++++ Entries ++++

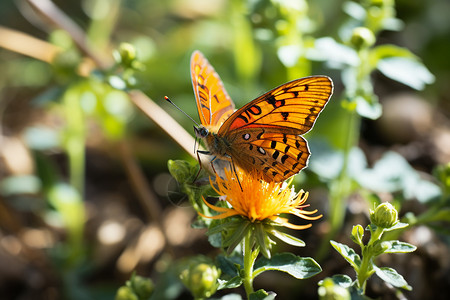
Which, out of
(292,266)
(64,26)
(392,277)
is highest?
(64,26)

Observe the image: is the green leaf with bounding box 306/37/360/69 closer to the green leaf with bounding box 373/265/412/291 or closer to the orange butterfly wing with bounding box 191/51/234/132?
the orange butterfly wing with bounding box 191/51/234/132

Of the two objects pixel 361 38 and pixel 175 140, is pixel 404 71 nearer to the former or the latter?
pixel 361 38

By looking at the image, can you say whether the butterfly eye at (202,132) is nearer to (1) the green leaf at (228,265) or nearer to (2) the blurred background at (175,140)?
(2) the blurred background at (175,140)

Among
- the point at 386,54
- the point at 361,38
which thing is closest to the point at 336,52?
the point at 361,38

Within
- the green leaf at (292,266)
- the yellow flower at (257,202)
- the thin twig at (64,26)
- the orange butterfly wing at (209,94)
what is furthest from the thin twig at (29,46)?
the green leaf at (292,266)

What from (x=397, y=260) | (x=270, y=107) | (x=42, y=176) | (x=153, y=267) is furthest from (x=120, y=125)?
(x=397, y=260)

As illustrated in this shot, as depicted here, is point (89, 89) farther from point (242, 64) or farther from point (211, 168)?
point (211, 168)
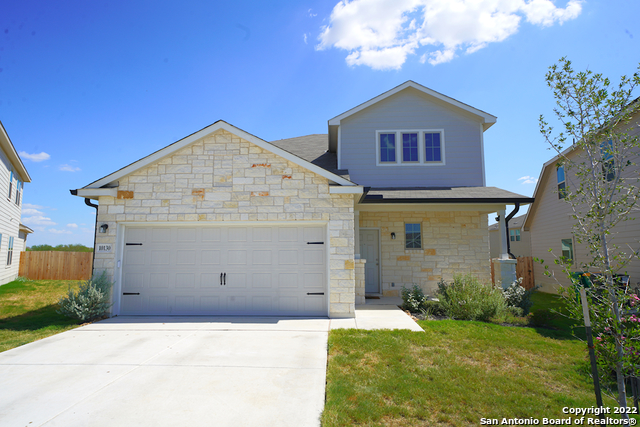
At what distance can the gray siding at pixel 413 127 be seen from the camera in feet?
38.9

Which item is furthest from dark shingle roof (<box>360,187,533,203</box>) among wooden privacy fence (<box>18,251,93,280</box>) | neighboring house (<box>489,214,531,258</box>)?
wooden privacy fence (<box>18,251,93,280</box>)

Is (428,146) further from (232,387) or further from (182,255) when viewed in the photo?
(232,387)

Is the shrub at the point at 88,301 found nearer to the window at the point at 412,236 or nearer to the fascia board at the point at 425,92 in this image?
the fascia board at the point at 425,92

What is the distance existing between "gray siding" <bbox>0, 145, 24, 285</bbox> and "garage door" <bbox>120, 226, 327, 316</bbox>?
11511mm

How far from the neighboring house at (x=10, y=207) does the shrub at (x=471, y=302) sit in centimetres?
1770

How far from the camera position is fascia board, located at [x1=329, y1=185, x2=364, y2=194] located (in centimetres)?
833

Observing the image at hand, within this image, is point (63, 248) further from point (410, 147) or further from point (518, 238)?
point (518, 238)

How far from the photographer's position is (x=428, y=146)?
39.7ft

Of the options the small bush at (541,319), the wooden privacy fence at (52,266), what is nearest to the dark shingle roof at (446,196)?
the small bush at (541,319)

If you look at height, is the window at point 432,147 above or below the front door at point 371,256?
above

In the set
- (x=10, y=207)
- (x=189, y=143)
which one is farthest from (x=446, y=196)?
(x=10, y=207)

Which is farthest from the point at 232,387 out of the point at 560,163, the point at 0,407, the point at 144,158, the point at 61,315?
the point at 61,315

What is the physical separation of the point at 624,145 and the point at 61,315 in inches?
451

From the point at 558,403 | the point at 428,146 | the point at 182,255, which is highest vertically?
the point at 428,146
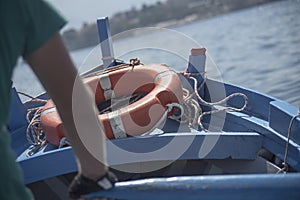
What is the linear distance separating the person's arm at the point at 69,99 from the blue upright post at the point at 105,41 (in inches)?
90.7

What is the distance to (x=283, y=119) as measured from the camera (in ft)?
6.13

++++

*Aim of the exercise*: Copy out each line exactly, without the pictures.

*Response for this exercise*:
Which, out of
(292,266)
(64,26)
(392,277)
is highest?
(64,26)

Observe the image: is the green leaf with bounding box 306/37/360/69 closer to the green leaf with bounding box 373/265/412/291 or closer to the orange butterfly wing with bounding box 191/51/234/132?
the orange butterfly wing with bounding box 191/51/234/132

Of the two objects pixel 361 38 and pixel 175 140, is pixel 404 71 nearer to the former or the latter?
pixel 361 38

By looking at the image, can you say whether the butterfly eye at (202,132) is nearer to (1) the green leaf at (228,265) or nearer to (2) the blurred background at (175,140)?
(2) the blurred background at (175,140)

Among
- the point at 386,54
- the point at 361,38
which thing is closest to the point at 336,52?
the point at 361,38

Within
- the green leaf at (292,266)
- the yellow flower at (257,202)
- the thin twig at (64,26)
- the orange butterfly wing at (209,94)
what is furthest from the thin twig at (29,46)?
the green leaf at (292,266)

What from (x=397, y=260) | (x=270, y=107) | (x=42, y=176) | (x=153, y=267) is furthest from (x=120, y=125)?
(x=397, y=260)

As illustrated in this shot, as depicted here, is point (89, 89) farther from point (242, 64) or farther from point (211, 168)?
point (211, 168)
At what distance can the gray siding at pixel 413 127 be seen from the camera in feet?
38.9

Which item is furthest from dark shingle roof (<box>360,187,533,203</box>) among wooden privacy fence (<box>18,251,93,280</box>) | neighboring house (<box>489,214,531,258</box>)?
wooden privacy fence (<box>18,251,93,280</box>)

Is (428,146) further from (232,387) or further from (182,255) when viewed in the photo?
(232,387)

Is the shrub at the point at 88,301 found nearer to the window at the point at 412,236 or nearer to the fascia board at the point at 425,92 in this image?
the fascia board at the point at 425,92

What is the distance existing between "gray siding" <bbox>0, 145, 24, 285</bbox> and "garage door" <bbox>120, 226, 327, 316</bbox>?
11511mm

How far from the neighboring house at (x=10, y=207) does the shrub at (x=471, y=302) sit in centimetres?
1770

How far from the camera position is fascia board, located at [x1=329, y1=185, x2=364, y2=194] located (in centimetres)?
833

Observing the image at hand, within this image, is point (63, 248) further from point (410, 147) or further from point (518, 238)?
point (518, 238)

How far from the photographer's position is (x=428, y=146)?
39.7ft

Of the options the small bush at (541,319), the wooden privacy fence at (52,266), what is nearest to the dark shingle roof at (446,196)?
the small bush at (541,319)

If you look at height, is the window at point 432,147 above or below the front door at point 371,256?
above

In the set
- (x=10, y=207)
- (x=189, y=143)
which one is farthest from (x=446, y=196)?
(x=10, y=207)

Which is farthest from the point at 232,387 out of the point at 560,163, the point at 0,407, the point at 144,158, the point at 61,315?
the point at 61,315

What is the physical separation of the point at 624,145 and the point at 61,315 in inches?
451

From the point at 558,403 | the point at 428,146 | the point at 182,255, which is highest vertically?
the point at 428,146
What is the linear distance separating the person's arm at the point at 69,99 from the blue upright post at the point at 105,41 (in inches)?
90.7

What is the distance to (x=283, y=119) as measured from the camera (in ft)?
6.13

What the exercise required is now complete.